Rewrite the guide to running Linux on Android from "How to Run Linux on Android (Without" to "Android (With Root)", using "tablet" in place of "phone".

▸ **STUDY TEXT**
- Opening Delimiter -

How to Run Linux on Android (Without Root)
The best way to get Linux running on your phone with minimum fuss is with Debian Noroot.
While useful, unfortunately this app is no longer maintained. It only runs on Android 2.3 Gingerbread to Android 5.0 Jellybean.
The benefit of Debian Noroot is that it will install Debian Jessie on your phone with a compatibility layer. This allows you to run Debian apps without having to root Android. Given how difficult rooting can be for some devices, this is useful.
Performance with Debian Noroot is not great, but it’s usable. For the best results running Linux on Android, consider rooting your device first.
Download: Debian Noroot (Free) [No Longer Available]
How to Run Linux on Android (With Root)
If you have a rooted device (here’s how to root Android), you can install various versions of Linux on Android using the Linux Deploy tool. This is best done by first connecting your phone to a Wi-Fi network.
Start off by installing BusyBox, which provides some enhanced root capabilities.
Next, install Linux Deploy. When you run it for the first time, tap Start to ensure the root permissions are enabled, then tap the Settings button in the bottom-right corner.
Use this options menu to select your preferred Distribution. Debian, Ubuntu, Gentoo, Fedora, and many more are available to install. We used Arch Linux.
You’ll need to check the Enable box under GUI to view a Linux desktop on your phone, and ensure that VNC is selected for the Graphics subsystem. Next, check the screen resolution under GUI settings, and check you’re happy with the Desktop environment.

- Closing Delimiter -

▸ **SOURCE MATERIAL**

- Opening Delimiter -

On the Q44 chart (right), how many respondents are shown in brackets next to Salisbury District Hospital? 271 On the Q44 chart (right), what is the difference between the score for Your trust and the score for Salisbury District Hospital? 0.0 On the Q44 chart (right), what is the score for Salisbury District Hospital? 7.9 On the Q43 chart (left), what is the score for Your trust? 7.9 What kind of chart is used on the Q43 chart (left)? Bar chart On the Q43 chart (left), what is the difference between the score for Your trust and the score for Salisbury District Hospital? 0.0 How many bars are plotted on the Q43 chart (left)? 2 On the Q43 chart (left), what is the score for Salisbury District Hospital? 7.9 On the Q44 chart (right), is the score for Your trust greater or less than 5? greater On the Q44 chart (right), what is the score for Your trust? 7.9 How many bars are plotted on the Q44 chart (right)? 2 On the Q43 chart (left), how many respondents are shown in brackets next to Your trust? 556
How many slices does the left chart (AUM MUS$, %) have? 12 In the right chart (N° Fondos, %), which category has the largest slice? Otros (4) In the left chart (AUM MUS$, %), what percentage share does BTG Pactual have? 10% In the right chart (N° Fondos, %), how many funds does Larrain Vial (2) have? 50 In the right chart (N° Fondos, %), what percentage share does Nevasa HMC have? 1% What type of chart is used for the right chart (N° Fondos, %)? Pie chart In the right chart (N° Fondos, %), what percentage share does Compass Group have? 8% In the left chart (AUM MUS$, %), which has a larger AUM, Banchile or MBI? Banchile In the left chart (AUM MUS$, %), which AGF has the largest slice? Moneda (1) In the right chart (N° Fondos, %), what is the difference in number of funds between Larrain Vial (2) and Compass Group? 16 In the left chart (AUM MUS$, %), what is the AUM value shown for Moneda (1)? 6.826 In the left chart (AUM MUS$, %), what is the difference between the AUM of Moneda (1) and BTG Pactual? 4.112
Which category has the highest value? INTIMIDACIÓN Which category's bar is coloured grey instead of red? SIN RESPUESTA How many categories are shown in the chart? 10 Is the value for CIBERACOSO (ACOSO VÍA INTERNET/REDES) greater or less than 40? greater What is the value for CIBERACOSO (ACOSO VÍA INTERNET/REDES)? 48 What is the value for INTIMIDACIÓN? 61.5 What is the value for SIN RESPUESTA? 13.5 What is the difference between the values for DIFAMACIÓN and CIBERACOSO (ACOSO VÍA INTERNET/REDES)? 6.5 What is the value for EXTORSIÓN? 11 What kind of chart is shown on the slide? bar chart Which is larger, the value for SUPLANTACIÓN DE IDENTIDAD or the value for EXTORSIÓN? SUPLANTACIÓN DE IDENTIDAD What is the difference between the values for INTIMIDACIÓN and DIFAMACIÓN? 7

- Closing Delimiter -

▸ **ANSWER FOR THIS EXERCISE**
How to Run Linux on Android (Without Root)
The best way to get Linux running on your tablet with minimum fuss is with Debian Noroot.
While useful, unfortunately this app is no longer maintained. It only runs on Android 2.3 Gingerbread to Android 5.0 Jellybean.
The benefit of Debian Noroot is that it will install Debian Jessie on your tablet with a compatibility layer. This allows you to run Debian apps without having to root Android. Given how difficult rooting can be for some devices, this is useful.
Performance with Debian Noroot is not great, but it’s usable. For the best results running Linux on Android, consider rooting your device first.
Download: Debian Noroot (Free) [No Longer Available]
How to Run Linux on Android (With Root)